SEMA News—March 2013
New Tools for the SEMA Toolbox
As the new year gains steam, SEMA leadership and the Board of Directors have been considering new goals and offerings to help our members succeed. As always, we are looking at investments that would do the most good for SEMA members and the performance aftermarket in general. One focus this year is to deliver new and improved tools and services to help members quickly and efficiently develop new products.
It happens that the building adjacent to our Diamond Bar headquarters is now fully available for potential association expansion. The building has been home to some SEMA programs that are already popular with our members—programs such as vehicle Measuring Sessions—and could serve to house expansion of services such as the well-used Tech Transfer program and our Rapid Prototyping Service.
These programs have been highly rated by members, so we know they work, but currently there are limitations as to what we can supply. The idea is to create a SEMA product development center (working title: “The SEMA Garage”) to expand and enhance our offerings and give SEMA members a hands-on facility for multiple services and benefits:
- Expand the current, single-day vehicle Measuring Sessions to include more models, more brands and provide access to hard-to-find models—including vehicles available only in overseas markets. We’d secure these vehicles for a period of weeks or months, allowing members longer-duration access for product development purposes.
- Supply state-of-the-art measuring tools on the premises and supply the expertise and training to operate them.
- Secure the capability to scan vehicle dimensions, parts and interfaces to build our computer-aided-design data library available through SEMA’s Tech Transfer program.
- Staff and provide a dyno lab that would be available to SEMA members at a reasonable cost. The lab could be available for performance product development and testing and could also provide guidance and testing to secure Air Resources Board Executive Orders for emissions compliance.
Because the building was purpose-built as a vehicle technology center, SEMA is in a unique position to provide a product development center without having to start at ground zero. And the center could provide a range of other services and opportunities—such as a training center and a photo studio to assist with new-product launches and media events.
The SEMA Board and the staff are currently gathering input and information to shape the ideas for the product development center. Part of this due diligence will take the form of a poll of the membership to get an idea of how companies could best benefit from an association-owned facility and what kinds of equipment and opportunities would best fit their needs.

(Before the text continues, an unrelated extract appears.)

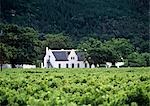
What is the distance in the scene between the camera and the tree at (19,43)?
58250 millimetres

Some of you may have already been contacted for feedback or received our member poll on this subject. We hope you will take a moment to consider the possibilities and respond with your thoughts. Because the concept is anchored by expansion of programs and services that are already used and valued by SEMA members, we know the initiative stands a good chance to succeed and deliver on SEMA’s mission.
As always, we can do a better job if you share your ideas. We hope to hear from you about the SEMA product development center.